My wife is a workaholic. She always schedules more than a reasonable person can accomplish. So one idle science-fictiony thought caught in her brain and she mentioned it over and over for years — the idea of a room where you could go inside and time outside would stop. It’s a place where you could catch a nap and go back to the world ready to tackle your tasks.
Canton, Missouri, a little college town on the side of the Mississippi River seemed the right place for this story. Now I needed a copper room.
Now, there really are copper rooms. It’s a metal cage where outside electrical influences are kept out. I’ve seen them in laboratories where delicate instruments are calibrated. But this time I wanted a full-sized room where Jereomy’s inventor uncle built his room with an adjustable time rate.
The name ‘Jereomy’ is the result of my habit of collecting names. Dozens of people I meet, clerks, restaurant waitresses, and people I meet randomly, especially those with name-tags, get asked about their name. I ask what the name means, how it’s spelled, and what ethnicity it came from. I keep a note of interesting names and occasionally one of these appears in my stories.
Jereomy and his girlfriend Lil get caught up in the room, jumping through the future with no way to get back to their own time. It was an interesting problem. Where do you stop?
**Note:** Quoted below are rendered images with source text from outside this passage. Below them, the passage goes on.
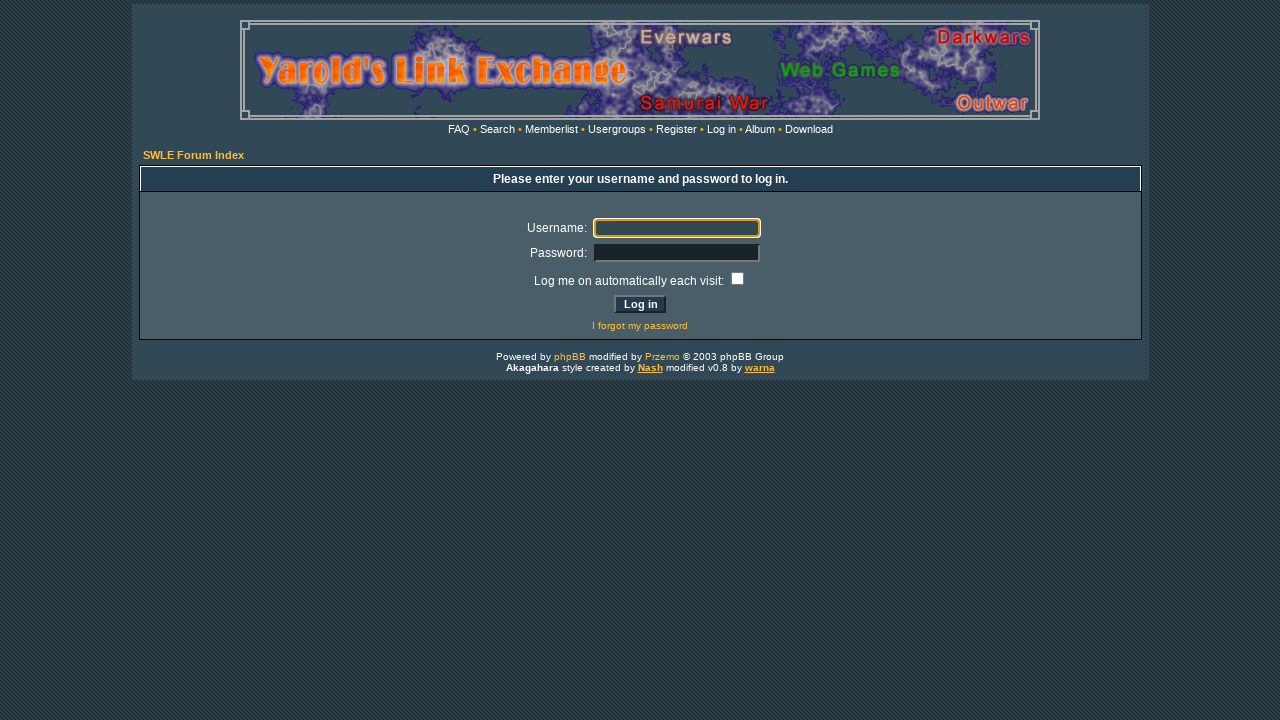

--- FILE ---
content_type: text/html; charset=UTF-8
request_url: https://yarold.eu/phpBB2/login.php?redirect=privmsg.php&folder=inbox&mode=post&u=2696&sid=a97ec5b6a871e8074d86583d88667299
body_size: 1651
content:
<!DOCTYPE HTML PUBLIC "-//W3C//DTD HTML 4.01 Transitional//EN">
<html dir="ltr">
<head>
  <meta http-equiv="Content-Type" content="text/html; charset=utf-8">
  <meta http-equiv="Content-Style-Type" content="text/css">
      <title>SWLE :: Log in</title>
  <link rel="stylesheet" href="templates/Akagahara/Akagahara.css" type="text/css">
	<script language="Javascript" type="text/javascript">
	<!--
	var factive_color = '#314952';
	var faonmouse_color = '#';
	var faonmouse2_color = '#';
	var l_empty_message = 'You must enter a message when posting.';
	var no_text_selected = 'Select a text anywhere on a page and try again';
	var cname = 'bb4e52655e-1';
	var cpath = '/';
	var cdomain = 'yarold.eu';
	var csecure = '0';
				//-->
	</script>
	<script language="JavaScript" type="text/javascript" src="images/jsscripts.js"></script>
		<script language="JavaScript" type="text/javascript" src="templates/Akagahara/overlib.js"><!-- overLIB (c) Erik Bosrup --></script>
	</head>
<body bgcolor="#E5E5E5" text="#ffffff" link="#ffad00" vlink="#ffad00" onload="focus_field('focus');">
<div id="overDiv" style="position:absolute; visibility:hidden; filter: alpha(opacity=85); -moz-opacity: 0.85; z-index: 10"></div>

<a name="top"></a><table width="80%" cellspacing="0" cellpadding="7" border="0" align="center">
   <tr>
      <td class="bodyline">
	                             <table width="80%" cellspacing="0" cellpadding="8" border="0" align="center">
            <tr>
              <td align="center" width="100%" valign="middle">
              <a href="index.php?sid=9975f39a7bafc0a6f6a8ee9db647b654"><img src="http://swle.yarold.eu/img/banner.gif" border="0" alt="SWLE Forum Index" align="middle" vspace="1" /></a>
                  <table cellspacing="0" cellpadding="2" border="0">
                     <tr>
                        <td align="center" valign="top" nowrap="nowrap">  </span>

                        <span class="mainmenu">
<!--			<span class="style1">&bull;</span>&nbsp;<a href="index.php" class="mainmenu">Strona G&#322;�wna</a>
                        <span class="style1">&bull;</span>&nbsp;-->
			<a href="faq.php?sid=9975f39a7bafc0a6f6a8ee9db647b654" class="mainmenu">FAQ</a>
                        <span class="style1">&bull;</span>&nbsp;<a href="search.php?sid=9975f39a7bafc0a6f6a8ee9db647b654" class="mainmenu">Search</a>
                        <span class="style1">&bull;</span>&nbsp;<a href="memberlist.php?sid=9975f39a7bafc0a6f6a8ee9db647b654" class="mainmenu">Memberlist</a>
                        <span class="style1">&bull;</span>&nbsp;<a href="groupcp.php?sid=9975f39a7bafc0a6f6a8ee9db647b654" class="mainmenu">Usergroups</a>
                                                <span class="style1">&bull;</span>&nbsp;<a href="profile.php?mode=register&amp;sid=9975f39a7bafc0a6f6a8ee9db647b654" class="mainmenu">Register</a>
                        <span class="style1">&bull;</span>&nbsp;<a href="login.php?sid=9975f39a7bafc0a6f6a8ee9db647b654" class="mainmenu">Log in</a>
                                                <span class="style1">&bull;</span>&nbsp;<a href="album.php?sid=9975f39a7bafc0a6f6a8ee9db647b654" class="mainmenu">Album</a>
                                                                                                <span class="style1">&bull;</span>&nbsp;<a href="dload.php?sid=9975f39a7bafc0a6f6a8ee9db647b654" class="mainmenu">Download</a>
                                                                                                  </span></td>
                     </tr>
                  </table>
              </td>
                           </tr>
         </table>
         		            <form action="login.php?sid=9975f39a7bafc0a6f6a8ee9db647b654" method="post" target="_top">
<table width="100%" cellspacing="2" cellpadding="2" border="0" align="center">
	<tr>
		<td align="left" class="nav"><a href="index.php?sid=9975f39a7bafc0a6f6a8ee9db647b654" class="nav">SWLE Forum Index</a></td>
	</tr>
</table>

<table width="100%" cellpadding="4" cellspacing="1" border="0" class="forumline" align="center">
	<tr>
		<th height="25" class="thHead" nowrap="nowrap">Please enter your username and password to log in.</th>
	</tr>
	<tr>
		<td class="row1">
			<table border="0" cellpadding="3" cellspacing="1" width="100%">
				<tr>
					<td colspan="2" align="center">&nbsp;</td>
				</tr>
				<tr>
					<td width="45%" align="right"><span class="gen">Username:</span></td>
					<td><input type="text" name="username" size="25" maxlength="40" value="" class="post2" id="focus" onFocus="Active(this)" onBlur="NotActive(this)" /></td>
				</tr>
				<tr>
					<td align="right"><span class="gen">Password:</span></td>
					<td><input type="password" name="password" size="25" maxlength="25" class="post2" onFocus="Active(this)" onBlur="NotActive(this)" /></td>
				</tr>
								<tr align="center">
					<td colspan="2"><span class="gen">Log me on automatically each visit: <input type="checkbox" name="autologin" /></span></td>
				</tr>
								<tr align="center">
					<td colspan="2"><input type="hidden" name="redirect" value="privmsg.php?folder=inbox&mode=post&u=2696" /><input type="submit" name="login" class="mainoption" value="Log in" /></td>
				</tr>
				<tr align="center">
					<td colspan="2"><span class="gensmall"><a href="profile.php?mode=sendpassword&amp;sid=9975f39a7bafc0a6f6a8ee9db647b654" class="gensmall">I forgot my password</a></span></td>
				</tr>
			</table>
		</td>
	</tr>
</table>
</form>      <div align="center"><span class="copyright"><br />
   Powered by <a href="http://www.phpbb.com" target="_blank" class="copyright">phpBB</a> modified by <a href="http://www.przemo.org/phpBB2/" class="copyright" target="_blank">Przemo</a> &copy; 2003 phpBB Group<br /><center><b>Akagahara</b> style created by <a href="http://nash-.deviantart.com" target="_blank"><b>Nash</b></a> modified v0.8 by <a href="http://rawax.net/"><b>warna</b></a></center></span></div><center></center></td></tr></table></body>
</html>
Civilizations rise and fall and nobody can predict what will happen in the future. Do you accept the current status, with all it’s faults, or close the door and jump another hundred years into the future and hope it’s better.
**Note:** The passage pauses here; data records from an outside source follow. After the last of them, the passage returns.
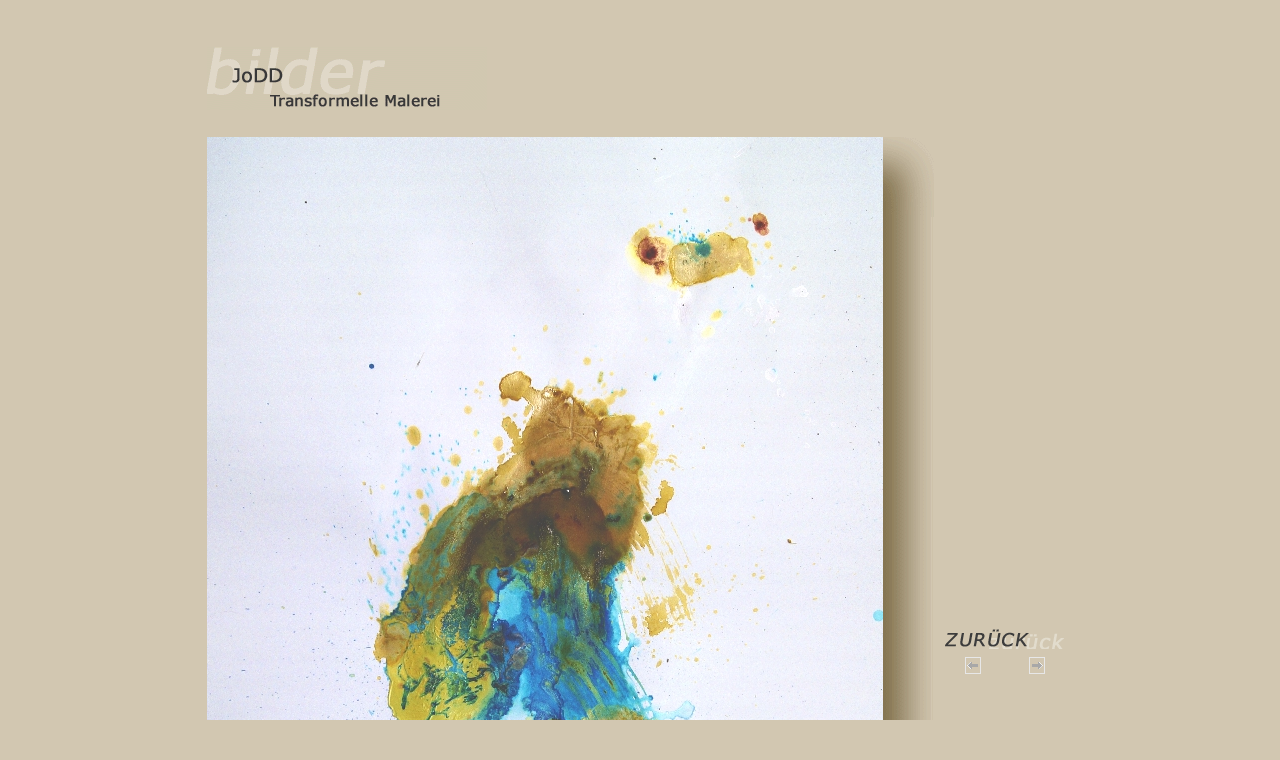

--- FILE ---
content_type: text/html; charset=UTF-8
request_url: https://www.jodd.de/page.php?id=1&gal_id=71&usrid=1&picid=69
body_size: 912
content:
<html>
<head>
<meta http-equiv="Content-Type" content="text/html; charset=windows-1252">
<title>JoDD [Bilder ]</title>
<script language="JavaScript" src="/inc/ichier.js"></script>
</head>
<body bgcolor="#D2C7B1">
<p>&nbsp;</p>
<div align="center">
  <table border="0" cellspacing="1" width="737">
    <tr> 
    <td>

<table border="0" cellspacing="1" width="737" height="145">
	<tr>
		<td height="90" colspan="2" valign="top"> <a href="page.php?id=1&gal_id=71&usrid=1"><img border="0" src="bilder/menu/back-bilder.gif" width="280" height="64"></a></td>
	</tr>

	<tr>
		<td valign="top">

			<table border="0" cellpadding="0" cellspacing="0">
				<tr>
					<td colspan="2" rowspan="2"><a href="page.php?id=1&gal_id=71&usrid=1&picid=70"><img src="user/1/images/uimg_00006331.jpg" border="0" alt="TIME 40- 100x70cm - 9.Februar 2015



Chinatusche und Schellack auf Fotokarton"></a></td>
					<td valign="top" background="bilder/images/right.gif"><img src="bilder/images/top_right.gif" width="51" height="80"></td>
				</tr>
				<tr>
					<td valign="bottom" background="bilder/images/right.gif"><img src="bilder/images/right_btm.gif" width="51" height="28"></td>
				</tr>
				<tr>
					<td align="left" background="bilder/images/botm.gif"><img src="bilder/images/botm_left.gif" width="88" height="57"></td>
					<td align="right" background="bilder/images/botm.gif"><img src="bilder/images/botm_rgt.gif" width="34" height="57"></td>
					<td><img src="bilder/images/botm_right.gif" width="51" height="57"></td>
				</tr>
			</table>

		</td>
		<td width="60%" valign="middle">
			<p align="left"> <br>
         <table width="100" border="0" cellpadding="0" cellspacing="8">
    <tr>
            		<td colspan="2"><a href="page.php?id=1&gal_id=71&usrid=1"><img border="0" src="bilder/menu/zurueck.gif" width="120" height="20"></a></td>
       		 </tr>
            	<tr>
            		<td align="center"><a href="page.php?id=1&gal_id=71&usrid=1&picid=68&d=b"><img src="bilder/images/arrow_left.gif" width="16" height="17" border="0"></a></td>
            		<td align="center"><a href="page.php?id=1&gal_id=71&usrid=1&picid=70"><img src="bilder/images/arrow_right.gif" width="16" height="17" border="0"></a></td>
   		  </tr>
       	 </table>
     <p align="left">&nbsp; </td>
	</tr>

	<tr>
		<td valign="top">

	<tr>
		<td colspan="2">
			<p><font size="1" face="Verdana, Arial, Helvetica, sans-serif"><b>TIME 40- 100x70cm - 9.Februar 2015</b><br>
				<br>
				Chinatusche und Schellack auf Fotokarton<br>
				<br>
                <br>&nbsp;            </font></p>
	 </td>
	</tr>
</table>
	</td>
    </tr>
    <tr>
    	<td height="8" align="center" valign="bottom"><font color="#000000" size="-7" face="Verdana, Arial, Helvetica, sans-serif"><br>
   		        <a href="https://www.ichier.de/" target="_blank" style="text-decoration:none;"><font color="#000000">this gallery is part of the ichierACMS &copy; Ichier2004 - www.ichier.de</font></a><br>
		Seite aufgebaut in 0,008379 Sekunden. 12 Zugriffe auf die Datenbank in insg. 0,002612 Sekunden (31.2%).<br>
		<a href="https://www.ichier.de" target="_blank"><font color="#000000">website &amp; programing: Ichier2004</font></a></font></td>
   </tr>
 </table>
</div>
</body>
</html>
I had a lot of fun, taking one simple location, Canton on the river and seeing it progress through collapse and rebuilding. I also had the opportunity to toy with genetic modification problems. Might we have genetic-Chernobyl’s, where the area is contaminated with chemicals that trigger gene shifting where animals could leech code from one species to another? And what might the result of that be to the human race?
As is often the case, I ‘invent’ a gadget and give it limits. Then it’s up to my characters to solve the problem it creates. Jereomy and Lil had a particularly tough time of it, and I’m proud of the way they handled it.
So, with one-way time travel and a new future of the human race, The Cooper Room is my favorite.